**Task:** Please recast the records below as a single numbered list, one line per item, with the blank lines left out.

**Records for the exercise:**

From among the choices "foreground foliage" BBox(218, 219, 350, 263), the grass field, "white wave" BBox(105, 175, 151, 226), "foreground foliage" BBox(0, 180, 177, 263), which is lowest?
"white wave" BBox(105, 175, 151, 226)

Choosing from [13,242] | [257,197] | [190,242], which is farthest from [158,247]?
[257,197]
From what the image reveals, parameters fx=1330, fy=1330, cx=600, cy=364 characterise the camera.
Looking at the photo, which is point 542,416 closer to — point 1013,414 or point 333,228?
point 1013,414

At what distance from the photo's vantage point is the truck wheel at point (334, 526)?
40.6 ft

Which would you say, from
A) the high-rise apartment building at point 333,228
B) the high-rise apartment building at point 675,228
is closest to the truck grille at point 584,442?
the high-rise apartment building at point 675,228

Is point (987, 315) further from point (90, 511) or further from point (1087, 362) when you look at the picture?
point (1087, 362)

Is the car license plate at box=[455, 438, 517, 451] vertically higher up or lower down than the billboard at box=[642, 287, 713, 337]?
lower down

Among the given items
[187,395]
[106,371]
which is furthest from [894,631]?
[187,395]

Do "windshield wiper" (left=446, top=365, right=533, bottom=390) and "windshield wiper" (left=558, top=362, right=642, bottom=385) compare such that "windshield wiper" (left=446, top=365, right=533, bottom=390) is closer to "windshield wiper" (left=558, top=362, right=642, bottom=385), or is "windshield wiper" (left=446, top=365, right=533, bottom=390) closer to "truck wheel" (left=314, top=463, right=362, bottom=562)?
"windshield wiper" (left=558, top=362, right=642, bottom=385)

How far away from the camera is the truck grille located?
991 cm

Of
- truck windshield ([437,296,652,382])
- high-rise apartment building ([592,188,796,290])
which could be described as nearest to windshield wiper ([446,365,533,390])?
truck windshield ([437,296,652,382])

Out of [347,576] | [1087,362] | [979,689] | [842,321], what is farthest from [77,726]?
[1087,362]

**Answer to the task:**
1. From among the choices "foreground foliage" BBox(218, 219, 350, 263), the grass field, "white wave" BBox(105, 175, 151, 226), "foreground foliage" BBox(0, 180, 177, 263), which is lowest?
2. "white wave" BBox(105, 175, 151, 226)
3. Choosing from [13,242] | [257,197] | [190,242], which is farthest from [158,247]?
4. [257,197]
5. From what the image reveals, parameters fx=1330, fy=1330, cx=600, cy=364 characterise the camera.
6. Looking at the photo, which is point 542,416 closer to — point 1013,414 or point 333,228?
7. point 1013,414
8. At what distance from the photo's vantage point is the truck wheel at point (334, 526)?
9. 40.6 ft
10. Which would you say, from
11. A) the high-rise apartment building at point 333,228
12. B) the high-rise apartment building at point 675,228
13. is closest to the truck grille at point 584,442?
14. the high-rise apartment building at point 675,228
15. Is point (987, 315) further from point (90, 511) or further from point (1087, 362) when you look at the picture?
16. point (1087, 362)
17. Is the car license plate at box=[455, 438, 517, 451] vertically higher up or lower down than the billboard at box=[642, 287, 713, 337]?
18. lower down
19. Among the given items
20. [187,395]
21. [106,371]
22. which is furthest from [894,631]?
23. [187,395]
24. Do "windshield wiper" (left=446, top=365, right=533, bottom=390) and "windshield wiper" (left=558, top=362, right=642, bottom=385) compare such that "windshield wiper" (left=446, top=365, right=533, bottom=390) is closer to "windshield wiper" (left=558, top=362, right=642, bottom=385), or is "windshield wiper" (left=446, top=365, right=533, bottom=390) closer to "truck wheel" (left=314, top=463, right=362, bottom=562)?
25. "windshield wiper" (left=558, top=362, right=642, bottom=385)
26. How far away from the camera is the truck grille located?
27. 991 cm
28. Of
29. - truck windshield ([437,296,652,382])
30. - high-rise apartment building ([592,188,796,290])
31. which could be described as nearest to windshield wiper ([446,365,533,390])?
32. truck windshield ([437,296,652,382])
33. Out of [347,576] | [1087,362] | [979,689] | [842,321], what is farthest from [77,726]?
34. [1087,362]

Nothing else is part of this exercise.